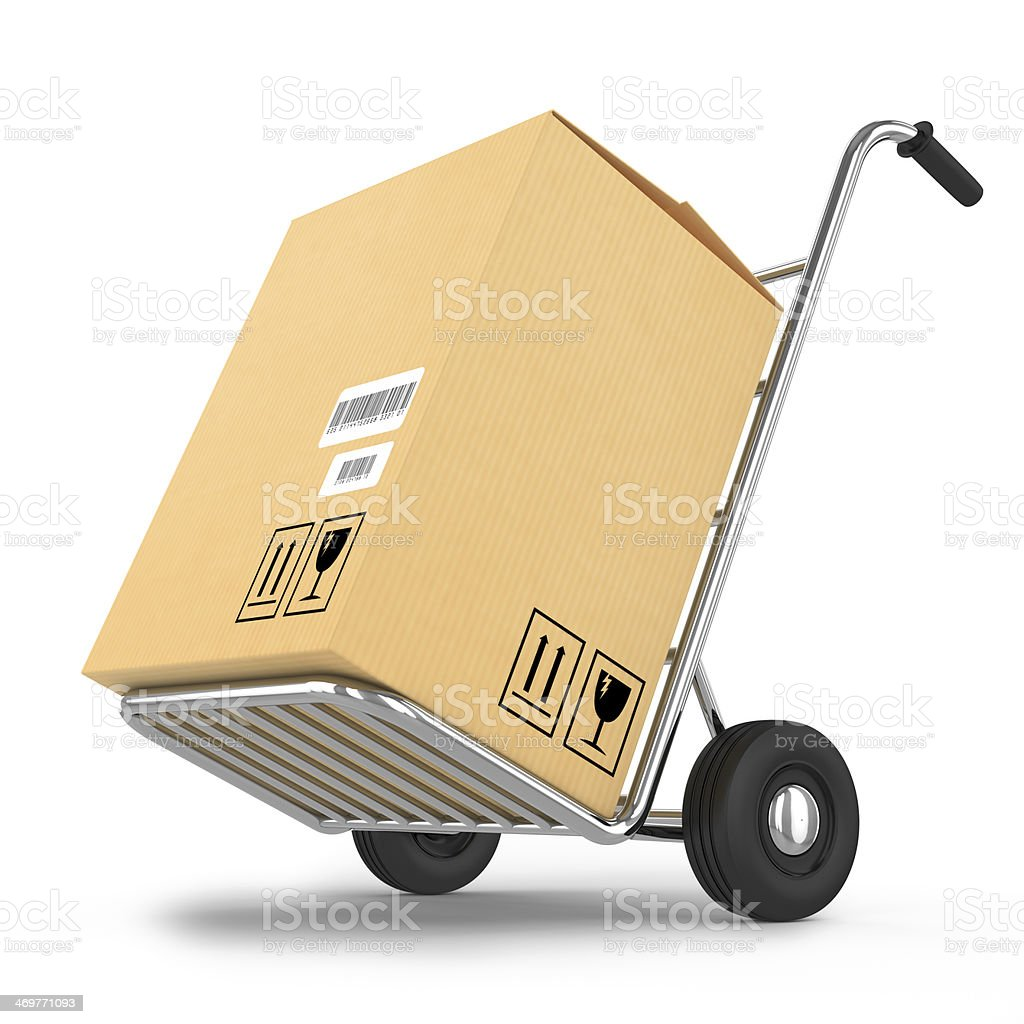 Delivery package on a cart stock photo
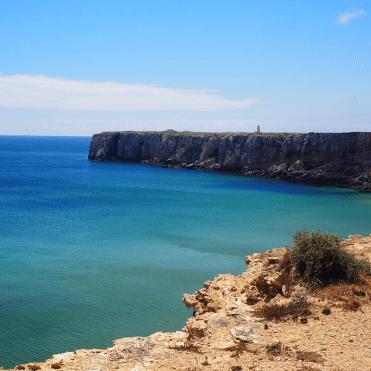 Sagres Vincente Algarve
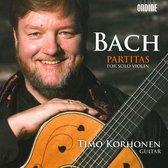 Bach: Partitas / Korhonen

### TASK PROMPT
Skipping the pictures, transcribe each line above exactly as it appears.

### REPLY TO THE TASK
 Delivery package on a cart stock photo
 Sagres Vincente Algarve
 Bach: Partitas / Korhonen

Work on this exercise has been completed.